**COSA FARAI:** Nell'elenco alfabetico degli attori riportato nella sezione del documento, trova tutte le persone accompagnate dalla qualifica «sacerdote».

**SEZIONE DEL DOCUMENTO:**

++++++++

Scritto da angelino tedde

Questo protocollo consta di 103 fogli contenenti 48 stromenti.

(Esso va dal 1832 al 1837, in questo articolo ne prendiamo in esame 23, che vanno dal 1832 al 1834. Ndr ).

Questa volta, per una maggior visibilità di lettura, elenchiamo da prima gli attori degli atti, testamenti e attori d’inventario compresi, e successivamente le controparti.

Possiamo rilevare subito che tra i venticinque attori, (comprese fratelli e sorelle Satta e Mureddu Perinu), i nobili sono i cavalieri Caccioni di Chiaramonti e Scanu di Martis; tra i sacerdoti, emergono i testatori Satta, vicario, e il suo vice  Cabresu,  il sacerdoti Vincenzo Pietro Tedde; è defunto il sacerdote Bachisio Usai del quale si apre il testamento.; passando ai borghesi c’imbattiamo di nuovo con l’agricoltore Antonio Carlo Franchini, col falegname di sicura origine romagnola o lombarda, Battista Termali, (il Bogino aveva spedito in Sardegna falegnami, fabbri, e altri artigiani e professionisti di cui l’Isola era carente, si veda a riguardo su “accademia sarda” l’articolo di Prof. Paolo Amat di San Filippo), per la prima volta incontriamo il  pastore Leonardo Solinas. Fra i notai segnaliamo Pietro Falchi Sanna. Segnaliamo anche numerose donne, spesso sorelle dei defunti o venditrici, in particolare richiamiamo l’attenzione su Paola Fiore Demuru di Tempio, ma sposata e residente a Chiaramonti che lascia i beni ai figli. I nomi e i cognomi sono presenti ancora oggi a Chiaramonti. Forse non ci sono più i Cabresu, discendenti del vice vicario, a mezzo sorella. Per maggior utilità li indichiamo per cognome in ordine alfabetico Busellu Andreuzza di Martis, Cabresu Baingio, sacerdote, viceparroco, Caccioni Giovanni, cavaliere, Falchi Sanna Pietro, notaio, Fiore Demuru Paola, (2) di Tempio res. Ch.monti Franchini Antonio Carlo, agricoltore, Migaleddu Sanna Maria,  Mureddu Perinu Filippo, Mureddu Perinu Salvatore, Pinna Francesco, Satta Agnetta, Satta Bachisio, Satta Cuadu Battista, Satta Francesco Antonio, Satta Giovanni, (2) vicario parrocchiale, Satta Pietro, Satta Tedde Antonina, Satta Tedde Caterina, Satta Vincenzo, Scanu Gianmaria, Scanu Salvatore, cavaliere di Martis, Solinas Leonardo, pastore, Tedde Pietro Vincenzo, sacerdote, Termali Battista, falegname, Unali Meloni Giacomo, Usai Bachisio, sacerdote, (testamento),  Usai Stefano, di Sassari.

++++++++

**ELEMENTI:**
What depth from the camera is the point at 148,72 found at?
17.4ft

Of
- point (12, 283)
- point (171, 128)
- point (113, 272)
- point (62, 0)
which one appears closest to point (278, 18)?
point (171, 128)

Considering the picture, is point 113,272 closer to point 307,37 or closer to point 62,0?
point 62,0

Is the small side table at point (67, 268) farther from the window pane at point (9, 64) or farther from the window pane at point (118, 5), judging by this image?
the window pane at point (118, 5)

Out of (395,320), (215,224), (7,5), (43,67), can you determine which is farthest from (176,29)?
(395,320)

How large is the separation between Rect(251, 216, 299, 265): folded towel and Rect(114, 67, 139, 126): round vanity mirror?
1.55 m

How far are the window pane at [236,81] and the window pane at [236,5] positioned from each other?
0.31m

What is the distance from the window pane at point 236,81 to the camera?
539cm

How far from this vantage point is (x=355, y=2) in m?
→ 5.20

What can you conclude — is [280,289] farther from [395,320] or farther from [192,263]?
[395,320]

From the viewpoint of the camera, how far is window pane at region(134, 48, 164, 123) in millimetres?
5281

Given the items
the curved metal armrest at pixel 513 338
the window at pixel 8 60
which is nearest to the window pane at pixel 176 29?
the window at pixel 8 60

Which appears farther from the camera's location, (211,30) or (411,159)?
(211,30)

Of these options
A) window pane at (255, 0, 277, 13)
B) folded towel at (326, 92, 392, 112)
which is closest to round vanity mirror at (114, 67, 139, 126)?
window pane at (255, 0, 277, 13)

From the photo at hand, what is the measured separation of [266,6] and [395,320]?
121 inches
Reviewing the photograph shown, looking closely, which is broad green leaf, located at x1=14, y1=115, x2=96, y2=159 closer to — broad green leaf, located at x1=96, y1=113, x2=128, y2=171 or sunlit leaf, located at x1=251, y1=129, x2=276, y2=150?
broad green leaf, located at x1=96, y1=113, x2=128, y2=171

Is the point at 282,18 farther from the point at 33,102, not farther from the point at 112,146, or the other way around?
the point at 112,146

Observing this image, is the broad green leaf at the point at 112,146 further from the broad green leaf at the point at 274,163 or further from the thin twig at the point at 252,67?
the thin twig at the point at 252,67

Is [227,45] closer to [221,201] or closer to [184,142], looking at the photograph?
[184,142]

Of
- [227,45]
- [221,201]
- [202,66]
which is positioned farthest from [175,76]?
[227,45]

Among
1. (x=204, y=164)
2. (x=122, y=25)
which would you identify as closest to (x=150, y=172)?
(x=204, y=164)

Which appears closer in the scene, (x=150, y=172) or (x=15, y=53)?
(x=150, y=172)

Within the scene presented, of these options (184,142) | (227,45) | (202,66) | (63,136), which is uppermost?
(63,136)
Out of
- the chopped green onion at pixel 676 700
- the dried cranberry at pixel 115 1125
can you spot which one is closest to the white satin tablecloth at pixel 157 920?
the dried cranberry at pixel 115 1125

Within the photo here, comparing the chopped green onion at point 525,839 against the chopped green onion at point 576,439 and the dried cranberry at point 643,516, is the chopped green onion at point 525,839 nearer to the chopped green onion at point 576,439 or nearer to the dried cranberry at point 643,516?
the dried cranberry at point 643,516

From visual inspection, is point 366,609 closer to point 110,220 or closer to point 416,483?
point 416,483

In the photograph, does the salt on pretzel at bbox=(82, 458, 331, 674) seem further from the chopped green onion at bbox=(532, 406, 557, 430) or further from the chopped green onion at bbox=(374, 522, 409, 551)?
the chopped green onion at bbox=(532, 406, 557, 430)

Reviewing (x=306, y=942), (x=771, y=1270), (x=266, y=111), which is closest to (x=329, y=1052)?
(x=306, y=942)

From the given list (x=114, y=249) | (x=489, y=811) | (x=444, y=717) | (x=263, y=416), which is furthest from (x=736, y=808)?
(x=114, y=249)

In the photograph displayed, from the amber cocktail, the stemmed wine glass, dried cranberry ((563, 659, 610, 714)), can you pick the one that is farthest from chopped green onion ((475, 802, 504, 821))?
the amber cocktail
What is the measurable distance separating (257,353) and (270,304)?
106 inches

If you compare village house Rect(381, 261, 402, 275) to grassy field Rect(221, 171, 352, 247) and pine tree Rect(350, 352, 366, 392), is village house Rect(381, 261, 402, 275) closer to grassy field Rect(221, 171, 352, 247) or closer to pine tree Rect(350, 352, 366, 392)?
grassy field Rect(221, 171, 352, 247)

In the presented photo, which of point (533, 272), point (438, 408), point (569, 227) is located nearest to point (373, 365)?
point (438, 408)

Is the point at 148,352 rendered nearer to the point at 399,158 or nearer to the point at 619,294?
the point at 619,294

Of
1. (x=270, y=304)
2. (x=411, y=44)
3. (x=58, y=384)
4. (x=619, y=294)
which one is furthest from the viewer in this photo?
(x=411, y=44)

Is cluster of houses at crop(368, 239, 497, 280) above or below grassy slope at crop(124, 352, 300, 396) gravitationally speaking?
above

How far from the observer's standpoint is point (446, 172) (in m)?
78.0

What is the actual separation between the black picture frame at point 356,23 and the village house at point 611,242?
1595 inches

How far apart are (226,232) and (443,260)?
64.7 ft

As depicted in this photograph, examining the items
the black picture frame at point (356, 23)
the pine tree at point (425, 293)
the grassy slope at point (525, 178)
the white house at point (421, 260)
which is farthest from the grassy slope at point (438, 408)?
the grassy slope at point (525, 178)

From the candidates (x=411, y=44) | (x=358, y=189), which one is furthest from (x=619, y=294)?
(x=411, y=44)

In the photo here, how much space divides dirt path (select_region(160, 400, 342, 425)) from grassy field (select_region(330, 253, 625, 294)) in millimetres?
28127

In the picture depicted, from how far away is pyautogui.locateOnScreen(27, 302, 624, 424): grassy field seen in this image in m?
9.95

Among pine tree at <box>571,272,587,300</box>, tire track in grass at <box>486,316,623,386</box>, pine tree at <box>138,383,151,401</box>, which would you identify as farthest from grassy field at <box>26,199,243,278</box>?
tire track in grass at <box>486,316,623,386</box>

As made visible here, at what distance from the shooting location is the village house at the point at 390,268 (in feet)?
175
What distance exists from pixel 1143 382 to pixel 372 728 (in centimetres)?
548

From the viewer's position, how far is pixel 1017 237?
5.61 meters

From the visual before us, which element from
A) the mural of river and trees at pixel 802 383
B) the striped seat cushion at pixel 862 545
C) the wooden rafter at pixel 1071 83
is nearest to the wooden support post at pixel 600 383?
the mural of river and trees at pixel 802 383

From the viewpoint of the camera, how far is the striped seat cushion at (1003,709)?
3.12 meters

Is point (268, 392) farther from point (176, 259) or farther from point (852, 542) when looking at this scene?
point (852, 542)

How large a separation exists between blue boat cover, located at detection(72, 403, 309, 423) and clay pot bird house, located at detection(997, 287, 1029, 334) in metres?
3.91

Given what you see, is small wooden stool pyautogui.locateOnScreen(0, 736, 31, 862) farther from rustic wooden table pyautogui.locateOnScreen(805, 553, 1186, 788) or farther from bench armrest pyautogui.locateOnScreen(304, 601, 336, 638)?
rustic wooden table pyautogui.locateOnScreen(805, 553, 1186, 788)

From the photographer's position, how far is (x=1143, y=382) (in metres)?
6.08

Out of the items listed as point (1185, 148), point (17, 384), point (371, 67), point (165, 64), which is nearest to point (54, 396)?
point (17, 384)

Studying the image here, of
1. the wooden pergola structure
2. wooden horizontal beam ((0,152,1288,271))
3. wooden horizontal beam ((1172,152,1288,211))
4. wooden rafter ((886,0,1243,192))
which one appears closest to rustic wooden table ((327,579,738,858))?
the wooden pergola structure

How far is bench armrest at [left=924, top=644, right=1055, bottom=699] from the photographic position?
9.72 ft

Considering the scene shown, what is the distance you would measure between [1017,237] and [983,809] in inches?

++++++++

**RISPOSTA AL COMPITO:**
- Cabresu Baingio
- Tedde Pietro Vincenzo
- Usai Bachisio